[Start Provided entries]

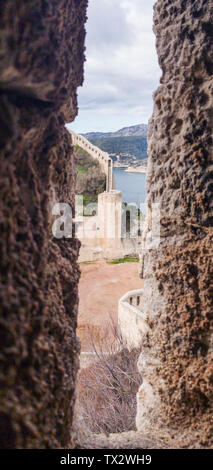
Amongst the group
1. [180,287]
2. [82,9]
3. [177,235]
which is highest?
[82,9]

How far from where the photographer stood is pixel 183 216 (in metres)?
2.28

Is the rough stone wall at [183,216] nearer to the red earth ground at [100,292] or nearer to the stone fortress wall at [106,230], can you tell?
the red earth ground at [100,292]

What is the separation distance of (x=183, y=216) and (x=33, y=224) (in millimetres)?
1137

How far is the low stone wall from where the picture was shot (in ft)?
27.1

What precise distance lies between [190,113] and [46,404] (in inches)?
73.6

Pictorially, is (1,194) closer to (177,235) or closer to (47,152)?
(47,152)

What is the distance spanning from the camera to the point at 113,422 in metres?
6.12

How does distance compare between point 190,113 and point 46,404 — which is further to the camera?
point 190,113

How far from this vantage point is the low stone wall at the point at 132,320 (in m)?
8.26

[End Provided entries]

Convert all the items above into a numbered list with one line per entry, omitting blank lines and leaving the picture out.

1. Amongst the group
2. 1. [180,287]
3. 2. [82,9]
4. 3. [177,235]
5. which is highest?
6. [82,9]
7. How far from where the photographer stood is pixel 183 216 (in metres)?
8. 2.28
9. Is the rough stone wall at [183,216] nearer to the red earth ground at [100,292] or nearer to the stone fortress wall at [106,230], can you tell?
10. the red earth ground at [100,292]
11. What is the separation distance of (x=183, y=216) and (x=33, y=224) (in millimetres)?
12. 1137
13. How far is the low stone wall from where the picture was shot (in ft)?
14. 27.1
15. What precise distance lies between [190,113] and [46,404] (in inches)?
16. 73.6
17. Pictorially, is (1,194) closer to (177,235) or closer to (47,152)?
18. (47,152)
19. What is the distance spanning from the camera to the point at 113,422 in metres?
20. 6.12
21. How does distance compare between point 190,113 and point 46,404 — which is further to the camera?
22. point 190,113
23. How far from this vantage point is the low stone wall at the point at 132,320 (in m)?
24. 8.26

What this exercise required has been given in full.